If you can sorta "control", You can see both. I can switch from What im seeing like: 2D to 3D but then 2D again And yes. I can control it. What bout ya'//?
If you had grooves in the plate it would probably work a lot better , obviously. But it would be really cool to see that experiment where they were running in their own little channels.
I think that with a cycloid profile the polygon could keep its shape getting smaller and smaller because of the friction. To keep the size unchanged you'd need no friction and a perfect semisphere as a plate, that's what my simulation represents
it's going in and out because you dropped them at those particular time delays. yes the plate is imperfect but that would disrupt the recurring "breathing" if it were that impactful. It's your timing that creates the breathing. It's just offset sign waves~
The original simulation uses constant velocity (or was sinusoidal?). Anyway the rolling up/down the plates edge causes it decelerate/accelerate with near constant velocity in thr middle section (slightly decelerating due to friction). I wonder if you could design a plate with with the correct slopes to make it a circle?

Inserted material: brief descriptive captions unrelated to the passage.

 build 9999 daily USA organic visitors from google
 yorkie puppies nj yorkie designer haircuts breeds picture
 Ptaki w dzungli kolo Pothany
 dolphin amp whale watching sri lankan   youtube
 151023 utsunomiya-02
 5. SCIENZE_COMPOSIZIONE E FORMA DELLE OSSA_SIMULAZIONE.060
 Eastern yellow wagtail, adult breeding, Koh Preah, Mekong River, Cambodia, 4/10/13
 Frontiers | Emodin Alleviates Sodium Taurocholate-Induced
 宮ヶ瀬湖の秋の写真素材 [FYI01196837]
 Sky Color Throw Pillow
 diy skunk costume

Spot on. Yes, the plate’s profile creates a different motion. Simulating the motion of this is beyond my programming skills but I’ve got a few people making one. I’m hoping they will find they can reproduce the “breathing”
@@ScienceMagicShows I'm not talking about the edges I know you need those so the balls won't fall off. I'm talking about the part that's supposed to be completely flat it affects the path of the balls. But this is a great experiment though. I like it
@@DrBunhead Thanks Tom. It was definitely a fun journey from thinking “could this actually work in the real world?” to producing the first rotating ‘circle’ with marbles. The more videos I make, the more I just film things that fascinate me in the hope that others will enjoy too.
I think it’s the transition from flat in the centre of the plate to angled up on the edge. It’s not a smooth change and that can cause a deflection. Not yet found a plate/bowl that is continuously curved.